The education level of southern whites is low, and the whole cultural atmosphere is also an important background factor. In addition, the religion prevailing in southern China is a narrow, intolerant and "fundamentalist" Protestant evangelical religion. After the First World War, Methodist and Baptist ministers actively participated in the revival of the Ku Klan. Few priests and religious leaders stand out against lynching.

Another important factor of lynching is the closed and isolated environment in the south and the resulting monotony of daily life in rural areas and towns. Because of the lack of healthy entertainment and boring life, lynching has become a substitute for people's pursuit of excitement.

Media support and praise are also the reasons for the rampant lynching in the United States.
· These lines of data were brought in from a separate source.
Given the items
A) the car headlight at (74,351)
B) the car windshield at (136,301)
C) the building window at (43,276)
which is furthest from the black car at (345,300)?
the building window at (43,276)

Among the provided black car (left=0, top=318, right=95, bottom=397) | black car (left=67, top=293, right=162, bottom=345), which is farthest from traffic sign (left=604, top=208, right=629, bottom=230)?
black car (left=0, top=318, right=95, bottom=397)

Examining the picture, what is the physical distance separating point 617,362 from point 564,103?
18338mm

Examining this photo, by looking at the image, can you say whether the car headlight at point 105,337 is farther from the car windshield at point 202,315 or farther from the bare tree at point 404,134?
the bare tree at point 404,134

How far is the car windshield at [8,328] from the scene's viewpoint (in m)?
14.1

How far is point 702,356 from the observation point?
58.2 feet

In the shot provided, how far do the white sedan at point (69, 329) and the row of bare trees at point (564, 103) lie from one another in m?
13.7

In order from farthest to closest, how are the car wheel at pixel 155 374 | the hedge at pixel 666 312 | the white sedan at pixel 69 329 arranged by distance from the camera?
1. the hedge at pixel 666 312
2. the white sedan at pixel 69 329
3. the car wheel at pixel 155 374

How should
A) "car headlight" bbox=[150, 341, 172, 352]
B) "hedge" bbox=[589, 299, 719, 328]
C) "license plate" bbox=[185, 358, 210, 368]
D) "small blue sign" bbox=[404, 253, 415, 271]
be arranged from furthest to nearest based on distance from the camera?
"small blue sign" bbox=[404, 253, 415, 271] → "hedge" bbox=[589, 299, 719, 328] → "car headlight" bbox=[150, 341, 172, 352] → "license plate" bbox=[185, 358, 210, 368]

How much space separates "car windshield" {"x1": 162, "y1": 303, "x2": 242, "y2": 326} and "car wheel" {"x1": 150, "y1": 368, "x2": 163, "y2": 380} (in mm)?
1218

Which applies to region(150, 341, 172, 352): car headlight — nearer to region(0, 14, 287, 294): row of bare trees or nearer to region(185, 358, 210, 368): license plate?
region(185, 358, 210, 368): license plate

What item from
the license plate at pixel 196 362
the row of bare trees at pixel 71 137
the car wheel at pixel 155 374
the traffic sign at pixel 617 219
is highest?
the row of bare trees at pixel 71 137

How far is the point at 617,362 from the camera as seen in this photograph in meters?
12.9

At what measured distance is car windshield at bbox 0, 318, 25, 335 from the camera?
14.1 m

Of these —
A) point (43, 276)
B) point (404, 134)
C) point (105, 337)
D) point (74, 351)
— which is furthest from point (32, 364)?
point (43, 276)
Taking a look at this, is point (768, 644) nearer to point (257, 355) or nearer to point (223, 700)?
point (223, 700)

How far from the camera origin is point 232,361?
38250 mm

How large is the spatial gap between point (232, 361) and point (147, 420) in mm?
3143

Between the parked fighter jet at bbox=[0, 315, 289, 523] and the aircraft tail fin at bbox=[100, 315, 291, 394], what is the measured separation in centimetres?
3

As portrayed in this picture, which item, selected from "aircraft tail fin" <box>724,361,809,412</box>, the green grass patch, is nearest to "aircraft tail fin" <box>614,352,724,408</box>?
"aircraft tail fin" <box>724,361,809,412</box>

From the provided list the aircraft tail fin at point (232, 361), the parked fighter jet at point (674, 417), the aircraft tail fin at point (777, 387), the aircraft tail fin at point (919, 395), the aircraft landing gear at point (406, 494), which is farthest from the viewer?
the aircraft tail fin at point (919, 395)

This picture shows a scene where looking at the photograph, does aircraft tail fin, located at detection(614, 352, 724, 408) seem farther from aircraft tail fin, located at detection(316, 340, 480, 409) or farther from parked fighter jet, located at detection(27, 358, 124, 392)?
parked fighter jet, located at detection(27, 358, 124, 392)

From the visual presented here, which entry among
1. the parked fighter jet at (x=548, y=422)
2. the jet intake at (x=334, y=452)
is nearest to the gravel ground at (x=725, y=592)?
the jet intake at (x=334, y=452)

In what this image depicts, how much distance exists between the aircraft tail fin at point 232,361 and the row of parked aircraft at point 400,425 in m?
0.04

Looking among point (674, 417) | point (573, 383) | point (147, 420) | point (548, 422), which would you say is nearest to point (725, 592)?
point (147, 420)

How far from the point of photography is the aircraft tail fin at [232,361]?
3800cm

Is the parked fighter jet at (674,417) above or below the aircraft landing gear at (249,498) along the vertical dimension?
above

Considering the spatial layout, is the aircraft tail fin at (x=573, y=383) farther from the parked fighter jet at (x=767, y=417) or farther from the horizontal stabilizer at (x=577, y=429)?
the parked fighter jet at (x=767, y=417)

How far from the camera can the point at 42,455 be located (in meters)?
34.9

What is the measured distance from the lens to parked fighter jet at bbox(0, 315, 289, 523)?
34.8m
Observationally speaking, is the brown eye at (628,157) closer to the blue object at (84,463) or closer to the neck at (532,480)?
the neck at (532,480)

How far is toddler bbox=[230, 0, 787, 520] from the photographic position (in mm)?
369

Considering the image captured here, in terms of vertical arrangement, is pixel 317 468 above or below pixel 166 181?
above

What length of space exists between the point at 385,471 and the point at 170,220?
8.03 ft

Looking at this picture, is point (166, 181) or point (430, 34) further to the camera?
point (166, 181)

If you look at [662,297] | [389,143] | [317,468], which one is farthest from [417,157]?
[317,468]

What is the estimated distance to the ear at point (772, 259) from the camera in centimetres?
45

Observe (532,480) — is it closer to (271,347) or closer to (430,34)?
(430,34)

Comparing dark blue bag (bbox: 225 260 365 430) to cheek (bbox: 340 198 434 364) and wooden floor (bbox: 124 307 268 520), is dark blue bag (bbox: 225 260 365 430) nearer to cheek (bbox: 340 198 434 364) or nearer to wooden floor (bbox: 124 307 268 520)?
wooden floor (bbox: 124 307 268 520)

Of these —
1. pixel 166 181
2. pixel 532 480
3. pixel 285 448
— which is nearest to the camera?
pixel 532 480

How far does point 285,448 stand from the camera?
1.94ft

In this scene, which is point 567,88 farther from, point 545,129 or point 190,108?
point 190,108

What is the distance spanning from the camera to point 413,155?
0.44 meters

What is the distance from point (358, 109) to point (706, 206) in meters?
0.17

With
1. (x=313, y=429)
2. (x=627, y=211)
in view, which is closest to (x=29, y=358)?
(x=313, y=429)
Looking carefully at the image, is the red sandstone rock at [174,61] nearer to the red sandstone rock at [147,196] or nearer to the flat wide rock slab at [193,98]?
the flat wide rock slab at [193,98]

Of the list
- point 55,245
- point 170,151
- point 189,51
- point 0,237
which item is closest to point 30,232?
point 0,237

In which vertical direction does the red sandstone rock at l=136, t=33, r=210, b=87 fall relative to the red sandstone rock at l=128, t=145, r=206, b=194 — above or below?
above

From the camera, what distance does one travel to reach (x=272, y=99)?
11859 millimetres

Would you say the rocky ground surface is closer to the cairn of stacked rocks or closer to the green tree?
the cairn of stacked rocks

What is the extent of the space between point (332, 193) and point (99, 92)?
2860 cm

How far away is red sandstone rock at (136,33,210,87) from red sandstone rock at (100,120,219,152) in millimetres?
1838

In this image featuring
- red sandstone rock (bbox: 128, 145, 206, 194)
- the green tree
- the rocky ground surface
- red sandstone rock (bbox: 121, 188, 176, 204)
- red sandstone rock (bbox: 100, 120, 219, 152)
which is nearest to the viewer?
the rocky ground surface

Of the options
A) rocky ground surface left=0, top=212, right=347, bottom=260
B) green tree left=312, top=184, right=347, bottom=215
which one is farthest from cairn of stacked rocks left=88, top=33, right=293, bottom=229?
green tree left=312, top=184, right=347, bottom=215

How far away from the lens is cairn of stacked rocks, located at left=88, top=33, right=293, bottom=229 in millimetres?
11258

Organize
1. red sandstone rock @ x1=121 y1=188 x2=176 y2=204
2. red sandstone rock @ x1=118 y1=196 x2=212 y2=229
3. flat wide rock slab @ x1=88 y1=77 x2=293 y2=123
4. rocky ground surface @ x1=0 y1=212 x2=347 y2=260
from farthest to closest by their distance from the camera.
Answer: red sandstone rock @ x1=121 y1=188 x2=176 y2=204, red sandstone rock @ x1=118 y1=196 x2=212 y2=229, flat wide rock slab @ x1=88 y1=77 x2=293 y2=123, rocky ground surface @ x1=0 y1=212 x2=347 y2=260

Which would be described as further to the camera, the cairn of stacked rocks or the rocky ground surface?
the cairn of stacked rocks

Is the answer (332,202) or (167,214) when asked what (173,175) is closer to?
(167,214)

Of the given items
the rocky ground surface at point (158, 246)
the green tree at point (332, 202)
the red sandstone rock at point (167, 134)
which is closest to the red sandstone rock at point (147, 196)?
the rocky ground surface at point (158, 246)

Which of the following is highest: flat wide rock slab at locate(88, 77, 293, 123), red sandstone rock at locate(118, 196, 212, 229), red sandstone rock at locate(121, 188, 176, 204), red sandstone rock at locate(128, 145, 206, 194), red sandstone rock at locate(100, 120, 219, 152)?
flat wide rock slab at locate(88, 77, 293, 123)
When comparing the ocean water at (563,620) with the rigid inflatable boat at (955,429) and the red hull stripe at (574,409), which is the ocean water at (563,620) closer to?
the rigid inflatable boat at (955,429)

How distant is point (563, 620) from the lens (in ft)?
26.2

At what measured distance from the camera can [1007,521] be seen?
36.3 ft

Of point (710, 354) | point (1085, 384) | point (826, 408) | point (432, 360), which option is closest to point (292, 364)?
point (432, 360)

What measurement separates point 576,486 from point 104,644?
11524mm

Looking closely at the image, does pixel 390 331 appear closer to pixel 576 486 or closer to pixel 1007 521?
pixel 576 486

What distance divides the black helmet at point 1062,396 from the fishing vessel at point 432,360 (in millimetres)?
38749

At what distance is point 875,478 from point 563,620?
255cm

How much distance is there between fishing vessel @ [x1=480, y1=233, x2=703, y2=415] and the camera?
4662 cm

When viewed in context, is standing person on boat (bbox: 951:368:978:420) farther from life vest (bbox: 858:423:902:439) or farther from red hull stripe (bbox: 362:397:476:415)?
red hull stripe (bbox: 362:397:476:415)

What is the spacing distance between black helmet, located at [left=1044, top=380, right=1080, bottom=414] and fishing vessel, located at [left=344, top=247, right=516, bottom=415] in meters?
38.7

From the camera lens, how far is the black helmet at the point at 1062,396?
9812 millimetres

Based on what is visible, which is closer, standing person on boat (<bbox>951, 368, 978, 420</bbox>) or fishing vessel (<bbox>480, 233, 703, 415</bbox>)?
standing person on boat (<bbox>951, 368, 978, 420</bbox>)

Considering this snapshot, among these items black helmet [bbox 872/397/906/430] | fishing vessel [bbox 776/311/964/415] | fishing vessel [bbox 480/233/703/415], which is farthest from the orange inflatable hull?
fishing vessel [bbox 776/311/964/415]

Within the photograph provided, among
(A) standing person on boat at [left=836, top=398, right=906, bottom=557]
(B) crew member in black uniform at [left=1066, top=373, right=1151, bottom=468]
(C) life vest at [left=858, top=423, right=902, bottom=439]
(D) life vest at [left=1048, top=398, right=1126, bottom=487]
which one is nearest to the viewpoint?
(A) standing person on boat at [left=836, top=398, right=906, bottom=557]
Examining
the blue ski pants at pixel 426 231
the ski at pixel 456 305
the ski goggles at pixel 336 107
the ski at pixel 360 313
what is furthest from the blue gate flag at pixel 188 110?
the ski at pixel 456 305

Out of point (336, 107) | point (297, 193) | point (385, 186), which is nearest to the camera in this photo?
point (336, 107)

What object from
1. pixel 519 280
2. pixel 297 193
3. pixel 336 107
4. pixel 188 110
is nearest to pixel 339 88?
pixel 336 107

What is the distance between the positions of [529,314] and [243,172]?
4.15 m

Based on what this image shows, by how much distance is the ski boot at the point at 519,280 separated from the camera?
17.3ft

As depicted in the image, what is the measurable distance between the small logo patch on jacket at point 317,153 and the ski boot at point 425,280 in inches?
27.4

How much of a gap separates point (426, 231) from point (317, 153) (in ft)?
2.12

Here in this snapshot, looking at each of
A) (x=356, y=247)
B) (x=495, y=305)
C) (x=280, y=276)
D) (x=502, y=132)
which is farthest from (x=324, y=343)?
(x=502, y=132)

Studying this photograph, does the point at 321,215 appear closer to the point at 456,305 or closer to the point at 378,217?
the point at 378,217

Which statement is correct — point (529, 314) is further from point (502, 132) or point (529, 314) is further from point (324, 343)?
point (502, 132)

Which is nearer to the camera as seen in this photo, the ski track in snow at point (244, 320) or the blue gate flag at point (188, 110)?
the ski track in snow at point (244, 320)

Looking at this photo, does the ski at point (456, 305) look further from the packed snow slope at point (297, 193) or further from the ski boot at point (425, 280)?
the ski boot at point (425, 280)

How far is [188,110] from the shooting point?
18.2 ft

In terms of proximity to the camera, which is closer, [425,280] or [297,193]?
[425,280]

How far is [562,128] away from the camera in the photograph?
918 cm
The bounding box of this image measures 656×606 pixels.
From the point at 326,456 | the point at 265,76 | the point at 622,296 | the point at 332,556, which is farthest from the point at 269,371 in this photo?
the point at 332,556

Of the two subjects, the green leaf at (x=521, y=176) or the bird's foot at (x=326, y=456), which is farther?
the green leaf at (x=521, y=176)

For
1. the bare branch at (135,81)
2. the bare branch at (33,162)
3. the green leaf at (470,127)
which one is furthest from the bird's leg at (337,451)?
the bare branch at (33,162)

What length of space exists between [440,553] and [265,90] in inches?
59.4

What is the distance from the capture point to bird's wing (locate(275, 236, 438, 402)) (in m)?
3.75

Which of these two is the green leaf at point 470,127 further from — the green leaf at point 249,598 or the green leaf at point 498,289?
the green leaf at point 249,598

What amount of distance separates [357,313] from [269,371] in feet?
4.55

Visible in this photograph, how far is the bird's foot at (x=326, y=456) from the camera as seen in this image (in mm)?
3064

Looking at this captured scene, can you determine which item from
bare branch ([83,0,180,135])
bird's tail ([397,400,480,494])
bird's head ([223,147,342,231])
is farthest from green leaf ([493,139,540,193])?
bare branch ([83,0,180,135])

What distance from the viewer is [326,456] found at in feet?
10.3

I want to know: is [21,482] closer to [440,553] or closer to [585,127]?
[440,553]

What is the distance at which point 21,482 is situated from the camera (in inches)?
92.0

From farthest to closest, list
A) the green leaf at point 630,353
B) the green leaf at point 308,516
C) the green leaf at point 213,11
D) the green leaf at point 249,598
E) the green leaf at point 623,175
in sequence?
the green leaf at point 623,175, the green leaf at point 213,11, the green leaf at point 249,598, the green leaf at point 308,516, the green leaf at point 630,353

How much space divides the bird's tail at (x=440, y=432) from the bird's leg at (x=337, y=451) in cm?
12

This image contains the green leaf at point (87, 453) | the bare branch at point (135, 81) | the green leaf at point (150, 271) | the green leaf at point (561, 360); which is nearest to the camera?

Mainstream American newspapers often support the appeal of white society to lynch blacks accused of crimes, or sing carols to mobs after lynching, and sometimes even announce the planned lynching place and time. The film The Birth of a Nation, which started shooting in March 2005, has a direct and significant connection with the revival of the Ku Klan in the early 20th century. Based on Thomas Dixon's novel of the same name, this film is set in the background of civil war and reconstruction, and highly praises the Klan knights on horseback, believing that they saved the American South. According to incomplete statistics, as many as 50 million people have seen this film. The film had a strong response in the south, and the audience was so excited that they shouted while watching it. Once, when the audience saw the scene of a black man chasing a white woman for rape, they even shot the black man on the screen out of control.